*Passage shown:*
The last time I was there was 25 years ago. I rented a Harley in Charleston and rode up to the Blue Ridge parkway and stayed out there for a night or two. Then rode to Myrtle Beach and back to Charleston. Beautiful part of the country.


----------



## Panina (Mar 21, 2019)

Caligirlfrtx said:


> Curious... what is the quality of Blowing Rock resorts. I always get nervous to book due to the 1970s photos that RCI has lol


The resorts Chetola and Blue Ridge Mountain are good quality, maintained, both with rustic mountain decor.


----------



## Shankilicious (Mar 21, 2019)

Go to Taiwan or Vietnam. It's so beautiful and everything is extremely cheap or free. Roundtrip flight from Chicago was $500. RCI has several gold crown resorts in Vietnam. I'd go back in a heartbeat, never even felt remotely uncomfortable or like I was gonna get scammed. I only ate and drank (A LOT) in hotels, many of which were rooftop bars/restaurants on the river/oceanfront and in 10 days, only spent $300 on food, drink, motorbike rental, cab fare, and saw several monuments and museums.


----------



## bnoble (Mar 21, 2019)

buzglyd said:


> That's funny. I have been there many years ago. I've actually been to all 50 states several times over. My wife hasn't traveled as much as I have. I could take her to Dollywood!

*Extracted data:*
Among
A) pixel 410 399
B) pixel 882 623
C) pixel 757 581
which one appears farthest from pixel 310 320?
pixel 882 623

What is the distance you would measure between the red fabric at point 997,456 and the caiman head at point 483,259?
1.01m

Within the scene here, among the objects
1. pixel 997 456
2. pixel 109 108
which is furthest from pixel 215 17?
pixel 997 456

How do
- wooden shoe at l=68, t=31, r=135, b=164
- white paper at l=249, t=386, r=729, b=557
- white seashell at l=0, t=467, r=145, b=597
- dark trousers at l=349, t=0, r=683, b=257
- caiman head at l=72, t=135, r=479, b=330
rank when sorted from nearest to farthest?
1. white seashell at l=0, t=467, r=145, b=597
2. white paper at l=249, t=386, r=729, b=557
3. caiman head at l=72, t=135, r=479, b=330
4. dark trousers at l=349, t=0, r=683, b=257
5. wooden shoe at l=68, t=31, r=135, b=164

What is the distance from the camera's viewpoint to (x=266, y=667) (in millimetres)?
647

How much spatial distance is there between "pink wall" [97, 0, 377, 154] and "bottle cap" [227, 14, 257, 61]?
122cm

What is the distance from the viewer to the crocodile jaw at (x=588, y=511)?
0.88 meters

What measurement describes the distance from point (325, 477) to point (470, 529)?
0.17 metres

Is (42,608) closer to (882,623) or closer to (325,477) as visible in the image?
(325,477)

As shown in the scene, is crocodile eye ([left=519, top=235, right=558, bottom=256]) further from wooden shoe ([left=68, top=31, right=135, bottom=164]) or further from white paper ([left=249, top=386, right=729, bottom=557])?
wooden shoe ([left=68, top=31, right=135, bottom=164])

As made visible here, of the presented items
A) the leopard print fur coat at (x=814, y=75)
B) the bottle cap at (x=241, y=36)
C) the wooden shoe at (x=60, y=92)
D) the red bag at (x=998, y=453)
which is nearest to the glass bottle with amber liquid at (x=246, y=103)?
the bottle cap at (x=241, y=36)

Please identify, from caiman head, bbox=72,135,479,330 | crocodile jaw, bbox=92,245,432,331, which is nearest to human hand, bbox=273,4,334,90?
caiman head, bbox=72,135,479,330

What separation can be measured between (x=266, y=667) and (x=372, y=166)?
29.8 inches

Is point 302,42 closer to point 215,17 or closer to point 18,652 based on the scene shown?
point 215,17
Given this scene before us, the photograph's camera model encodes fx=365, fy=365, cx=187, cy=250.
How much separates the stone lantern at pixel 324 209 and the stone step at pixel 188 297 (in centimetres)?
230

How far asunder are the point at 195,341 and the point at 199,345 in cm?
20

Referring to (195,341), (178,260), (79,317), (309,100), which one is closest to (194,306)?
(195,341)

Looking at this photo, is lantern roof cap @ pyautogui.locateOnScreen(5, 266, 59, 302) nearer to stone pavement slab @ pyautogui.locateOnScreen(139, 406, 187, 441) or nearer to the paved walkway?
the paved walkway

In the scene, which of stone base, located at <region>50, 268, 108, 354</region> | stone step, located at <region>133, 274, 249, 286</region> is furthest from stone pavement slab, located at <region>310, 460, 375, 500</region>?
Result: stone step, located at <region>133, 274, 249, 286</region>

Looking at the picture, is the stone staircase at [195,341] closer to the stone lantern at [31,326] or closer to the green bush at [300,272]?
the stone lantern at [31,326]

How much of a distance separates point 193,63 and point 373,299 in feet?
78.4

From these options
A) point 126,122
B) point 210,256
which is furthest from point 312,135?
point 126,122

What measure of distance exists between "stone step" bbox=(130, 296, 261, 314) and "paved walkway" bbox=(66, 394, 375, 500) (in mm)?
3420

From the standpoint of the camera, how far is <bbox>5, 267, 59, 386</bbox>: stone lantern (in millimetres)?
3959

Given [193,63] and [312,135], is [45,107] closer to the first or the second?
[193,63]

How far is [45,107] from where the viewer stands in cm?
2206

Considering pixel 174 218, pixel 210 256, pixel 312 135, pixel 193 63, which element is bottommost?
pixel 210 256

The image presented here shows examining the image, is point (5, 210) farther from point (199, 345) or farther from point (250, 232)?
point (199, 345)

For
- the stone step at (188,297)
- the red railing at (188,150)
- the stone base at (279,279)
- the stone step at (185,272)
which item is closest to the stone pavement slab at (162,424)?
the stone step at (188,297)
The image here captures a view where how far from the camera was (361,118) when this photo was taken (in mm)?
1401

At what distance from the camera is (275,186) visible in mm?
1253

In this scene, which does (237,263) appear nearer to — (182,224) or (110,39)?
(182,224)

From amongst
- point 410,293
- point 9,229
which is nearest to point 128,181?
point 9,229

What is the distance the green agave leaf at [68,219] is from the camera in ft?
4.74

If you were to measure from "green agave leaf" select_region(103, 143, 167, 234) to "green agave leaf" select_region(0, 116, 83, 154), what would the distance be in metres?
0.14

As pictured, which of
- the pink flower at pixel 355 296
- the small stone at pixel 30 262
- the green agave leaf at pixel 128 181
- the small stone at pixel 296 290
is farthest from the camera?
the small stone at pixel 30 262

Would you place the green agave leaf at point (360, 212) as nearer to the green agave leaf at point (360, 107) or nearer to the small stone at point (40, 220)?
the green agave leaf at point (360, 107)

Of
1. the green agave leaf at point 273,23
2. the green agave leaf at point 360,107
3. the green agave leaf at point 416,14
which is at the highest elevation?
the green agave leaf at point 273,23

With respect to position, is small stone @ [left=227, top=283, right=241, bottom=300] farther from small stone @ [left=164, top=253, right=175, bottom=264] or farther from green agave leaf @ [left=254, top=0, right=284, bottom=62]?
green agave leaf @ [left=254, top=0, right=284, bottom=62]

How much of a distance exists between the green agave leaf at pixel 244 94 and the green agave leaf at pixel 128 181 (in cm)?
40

--

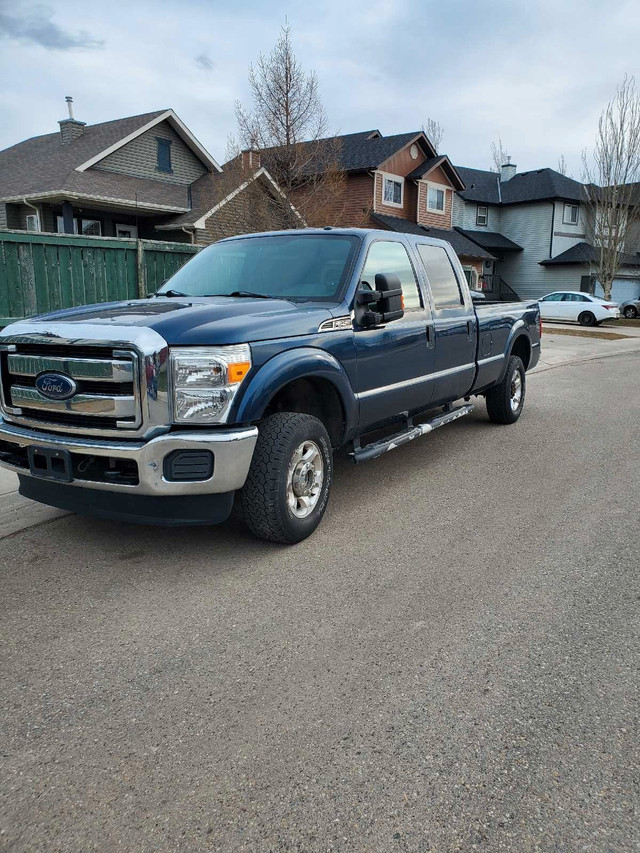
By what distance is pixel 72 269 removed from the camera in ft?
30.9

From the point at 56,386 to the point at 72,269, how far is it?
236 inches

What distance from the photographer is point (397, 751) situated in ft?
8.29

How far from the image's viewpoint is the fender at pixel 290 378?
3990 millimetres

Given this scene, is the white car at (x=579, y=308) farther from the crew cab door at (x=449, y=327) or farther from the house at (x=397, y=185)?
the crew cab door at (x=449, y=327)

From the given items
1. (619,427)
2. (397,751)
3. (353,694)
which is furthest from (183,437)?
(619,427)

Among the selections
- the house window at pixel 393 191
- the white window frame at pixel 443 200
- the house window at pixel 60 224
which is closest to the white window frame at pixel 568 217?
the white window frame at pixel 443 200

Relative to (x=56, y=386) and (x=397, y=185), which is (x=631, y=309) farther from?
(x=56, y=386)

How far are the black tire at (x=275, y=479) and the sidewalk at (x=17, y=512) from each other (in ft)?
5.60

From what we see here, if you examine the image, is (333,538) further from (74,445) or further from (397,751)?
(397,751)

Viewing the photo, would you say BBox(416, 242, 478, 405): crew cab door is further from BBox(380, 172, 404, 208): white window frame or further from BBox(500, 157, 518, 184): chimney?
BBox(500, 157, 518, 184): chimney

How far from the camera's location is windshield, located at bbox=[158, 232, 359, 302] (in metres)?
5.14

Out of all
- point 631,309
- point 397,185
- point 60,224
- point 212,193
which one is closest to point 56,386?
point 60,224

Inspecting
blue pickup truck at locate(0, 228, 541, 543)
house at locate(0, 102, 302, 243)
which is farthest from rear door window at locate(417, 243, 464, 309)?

...

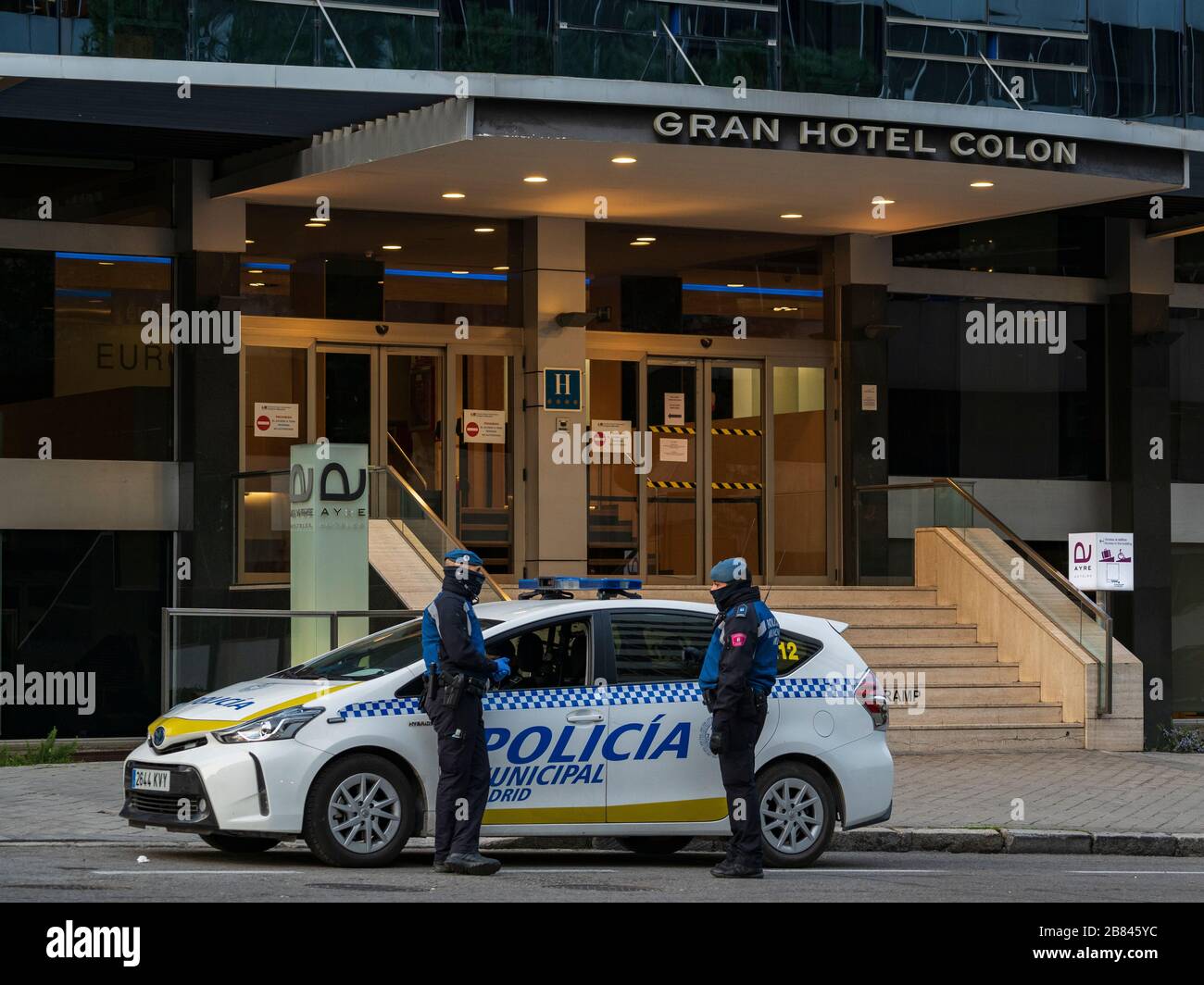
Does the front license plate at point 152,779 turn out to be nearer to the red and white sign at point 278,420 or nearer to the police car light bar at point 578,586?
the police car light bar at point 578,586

*Do this:*
In the forum thread, what did the roundtrip flight from Chicago cost? The records are independent material and have no connection to the forum thread.

*Problem solution:*
$500.